Text extract:
(begin)
Another bright spot: The series doesn’t take itself too seriously. You sense it’s winking at the audience occasionally. That’s most evident by the time the third episode and onward rolls along, when more explosions and action sequences hit the screen. The show knows what viewers want to see (namely, Kiefer Sutherland on the run). It works. Onward…
The Bottom Line of Rabbit Hole
Themes of data, privacy, reality, and non-reality circulate throughout Rabbit Hole, which, while initially intriguing, tend to bog down the show. Yes, we’re going into the “rabbit hole” with Sutherland’s character, but give us some breathing room from time to time to let things sink in.
John’s paranoia increases as the show plays out, too, and as audiences learn more about his past, it’s hit-and-miss whether most folks will find it believable. The show isn’t that convincing when John’s past traumas continually filter into the present. It seemed more like a necessary plot device rather than what it was likely intended for — to authentically raise the level of intrigue and complexities of his character.
(end)
Task instructions: Reproduce the Rabbit Hole review from "John’s paranoia increases" to "of his character." and switch out "paranoia" for "suspicion" in that passage.

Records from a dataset
(begin)
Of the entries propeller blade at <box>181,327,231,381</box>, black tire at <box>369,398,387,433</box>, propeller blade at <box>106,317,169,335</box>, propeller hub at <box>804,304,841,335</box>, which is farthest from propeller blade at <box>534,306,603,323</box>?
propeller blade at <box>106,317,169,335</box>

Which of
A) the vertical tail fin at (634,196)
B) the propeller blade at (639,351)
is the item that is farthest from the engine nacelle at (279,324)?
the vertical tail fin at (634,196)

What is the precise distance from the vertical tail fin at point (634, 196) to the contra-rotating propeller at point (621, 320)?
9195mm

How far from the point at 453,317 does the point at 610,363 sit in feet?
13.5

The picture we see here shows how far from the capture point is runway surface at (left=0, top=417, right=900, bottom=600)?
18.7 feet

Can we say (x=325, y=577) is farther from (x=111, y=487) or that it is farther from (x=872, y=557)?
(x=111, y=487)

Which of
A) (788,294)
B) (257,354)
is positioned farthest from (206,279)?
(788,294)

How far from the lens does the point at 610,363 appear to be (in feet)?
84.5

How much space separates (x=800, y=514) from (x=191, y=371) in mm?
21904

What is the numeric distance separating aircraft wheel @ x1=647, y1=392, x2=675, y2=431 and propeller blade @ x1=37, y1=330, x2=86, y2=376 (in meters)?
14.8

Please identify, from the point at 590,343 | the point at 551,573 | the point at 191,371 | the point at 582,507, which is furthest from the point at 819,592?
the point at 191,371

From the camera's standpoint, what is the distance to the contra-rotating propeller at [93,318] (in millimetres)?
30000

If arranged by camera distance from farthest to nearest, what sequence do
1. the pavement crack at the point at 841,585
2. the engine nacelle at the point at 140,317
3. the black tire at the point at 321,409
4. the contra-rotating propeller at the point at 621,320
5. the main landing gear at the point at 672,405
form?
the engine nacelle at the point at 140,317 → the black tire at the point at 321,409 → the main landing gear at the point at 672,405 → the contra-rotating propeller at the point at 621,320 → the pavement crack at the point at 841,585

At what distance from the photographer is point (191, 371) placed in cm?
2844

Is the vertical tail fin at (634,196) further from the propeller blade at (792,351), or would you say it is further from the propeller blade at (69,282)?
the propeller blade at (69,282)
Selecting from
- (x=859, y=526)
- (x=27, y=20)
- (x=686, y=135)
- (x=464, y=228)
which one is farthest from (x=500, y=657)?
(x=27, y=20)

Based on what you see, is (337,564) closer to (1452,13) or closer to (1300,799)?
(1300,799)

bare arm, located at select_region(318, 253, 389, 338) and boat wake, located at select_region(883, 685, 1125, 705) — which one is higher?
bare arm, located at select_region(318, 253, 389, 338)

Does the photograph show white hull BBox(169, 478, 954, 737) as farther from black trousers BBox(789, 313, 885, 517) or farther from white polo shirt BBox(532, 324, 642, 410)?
(end)
Output for this exercise:
John’s suspicion increases as the show plays out, too, and as audiences learn more about his past, it’s hit-and-miss whether most folks will find it believable. The show isn’t that convincing when John’s past traumas continually filter into the present. It seemed more like a necessary plot device rather than what it was likely intended for — to authentically raise the level of intrigue and complexities of his character.